[Stored data entries]
- - - - - - -
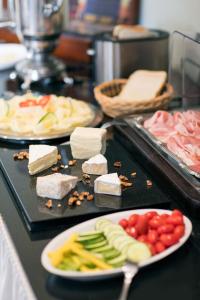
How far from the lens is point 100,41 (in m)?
1.66

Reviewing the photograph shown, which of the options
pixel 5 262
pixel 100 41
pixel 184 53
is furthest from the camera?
pixel 100 41

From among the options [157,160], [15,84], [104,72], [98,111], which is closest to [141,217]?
[157,160]

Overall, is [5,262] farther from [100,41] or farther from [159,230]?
Result: [100,41]

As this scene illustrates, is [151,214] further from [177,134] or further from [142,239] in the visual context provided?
[177,134]

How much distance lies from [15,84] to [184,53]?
1.98ft

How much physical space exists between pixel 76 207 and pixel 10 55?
1.08m

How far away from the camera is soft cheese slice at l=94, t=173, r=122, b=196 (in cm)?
104

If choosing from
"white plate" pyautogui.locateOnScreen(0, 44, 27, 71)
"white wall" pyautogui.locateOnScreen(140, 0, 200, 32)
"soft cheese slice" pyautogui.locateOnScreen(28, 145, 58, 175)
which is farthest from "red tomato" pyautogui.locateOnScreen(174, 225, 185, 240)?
"white plate" pyautogui.locateOnScreen(0, 44, 27, 71)

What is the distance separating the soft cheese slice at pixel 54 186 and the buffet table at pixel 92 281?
0.08m

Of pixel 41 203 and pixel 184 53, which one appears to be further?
pixel 184 53

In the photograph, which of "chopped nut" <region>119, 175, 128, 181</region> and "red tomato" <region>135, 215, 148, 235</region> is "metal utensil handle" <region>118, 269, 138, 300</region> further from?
"chopped nut" <region>119, 175, 128, 181</region>

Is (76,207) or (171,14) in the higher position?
(171,14)

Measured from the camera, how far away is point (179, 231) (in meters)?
0.89

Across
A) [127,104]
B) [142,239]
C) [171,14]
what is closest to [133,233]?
[142,239]
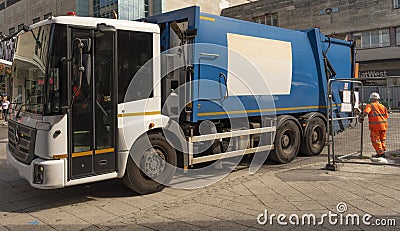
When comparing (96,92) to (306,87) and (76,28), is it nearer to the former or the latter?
(76,28)

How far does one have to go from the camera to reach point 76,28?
16.4 ft

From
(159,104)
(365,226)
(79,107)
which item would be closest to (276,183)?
(365,226)

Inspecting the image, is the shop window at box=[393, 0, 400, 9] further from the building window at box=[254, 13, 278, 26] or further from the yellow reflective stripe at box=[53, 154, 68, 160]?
the yellow reflective stripe at box=[53, 154, 68, 160]

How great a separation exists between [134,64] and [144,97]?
0.54 m

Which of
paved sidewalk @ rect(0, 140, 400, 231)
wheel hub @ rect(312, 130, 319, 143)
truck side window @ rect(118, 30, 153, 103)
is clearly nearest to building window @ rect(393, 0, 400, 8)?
wheel hub @ rect(312, 130, 319, 143)

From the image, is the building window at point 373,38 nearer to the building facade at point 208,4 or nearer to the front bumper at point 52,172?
the building facade at point 208,4

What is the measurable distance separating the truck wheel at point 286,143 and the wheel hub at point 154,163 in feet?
10.2

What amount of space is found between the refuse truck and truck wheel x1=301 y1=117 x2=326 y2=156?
2.88 feet

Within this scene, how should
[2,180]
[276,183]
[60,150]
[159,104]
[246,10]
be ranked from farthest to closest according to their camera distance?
[246,10], [2,180], [276,183], [159,104], [60,150]

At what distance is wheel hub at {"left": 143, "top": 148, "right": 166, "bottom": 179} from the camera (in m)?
5.65

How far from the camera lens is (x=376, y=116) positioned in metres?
8.12

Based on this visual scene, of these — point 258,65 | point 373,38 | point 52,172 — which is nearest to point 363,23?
point 373,38

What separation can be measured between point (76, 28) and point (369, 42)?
118 ft

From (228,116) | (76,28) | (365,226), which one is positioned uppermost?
(76,28)
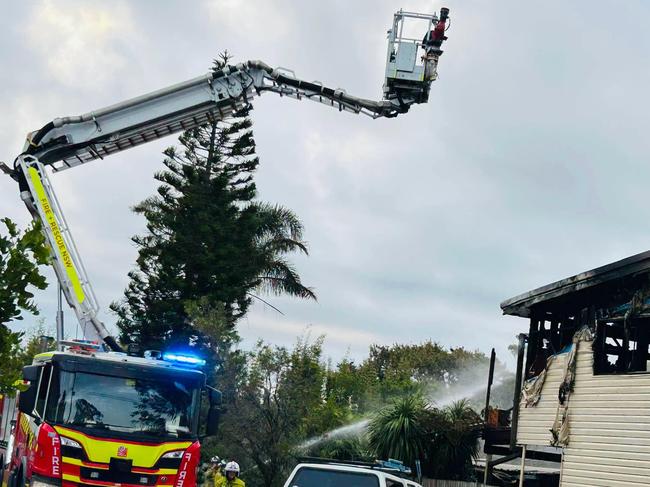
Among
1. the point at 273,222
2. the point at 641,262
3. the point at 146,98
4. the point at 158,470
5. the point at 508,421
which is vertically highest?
the point at 273,222

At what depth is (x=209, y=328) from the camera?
31.3 m

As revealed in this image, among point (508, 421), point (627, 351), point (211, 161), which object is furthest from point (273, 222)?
point (627, 351)

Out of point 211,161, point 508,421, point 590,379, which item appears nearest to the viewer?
point 590,379

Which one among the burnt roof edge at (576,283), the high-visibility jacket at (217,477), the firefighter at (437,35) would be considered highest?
the firefighter at (437,35)

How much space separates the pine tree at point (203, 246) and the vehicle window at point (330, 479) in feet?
83.9

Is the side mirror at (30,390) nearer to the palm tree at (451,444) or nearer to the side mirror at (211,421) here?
the side mirror at (211,421)

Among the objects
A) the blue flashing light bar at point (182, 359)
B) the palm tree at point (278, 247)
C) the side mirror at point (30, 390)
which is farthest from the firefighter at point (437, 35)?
the palm tree at point (278, 247)

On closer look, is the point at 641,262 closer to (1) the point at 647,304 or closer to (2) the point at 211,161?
(1) the point at 647,304

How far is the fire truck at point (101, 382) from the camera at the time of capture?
14656 mm

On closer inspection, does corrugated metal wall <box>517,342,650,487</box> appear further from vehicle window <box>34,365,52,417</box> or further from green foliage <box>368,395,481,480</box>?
vehicle window <box>34,365,52,417</box>

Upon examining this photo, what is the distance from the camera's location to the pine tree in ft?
135

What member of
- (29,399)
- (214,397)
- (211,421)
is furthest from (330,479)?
(29,399)

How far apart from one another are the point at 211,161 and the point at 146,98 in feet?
76.1

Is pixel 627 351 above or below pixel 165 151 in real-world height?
below
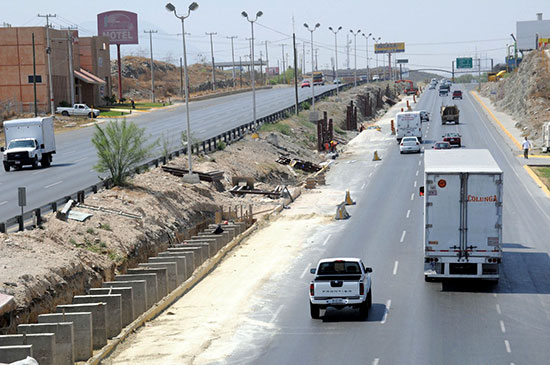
- - - - - - -
● **TASK STATEMENT**:
Pull out each line of the items that contains the word "slice".

● **CORRECT OUTPUT**:
How far away from the camera is soft cheese slice at l=94, t=173, r=122, b=196 (in cm)?
"soft cheese slice" pyautogui.locateOnScreen(28, 145, 58, 175)
What is the distance separating the soft cheese slice at pixel 54 186 and the buffet table at pixel 92 281?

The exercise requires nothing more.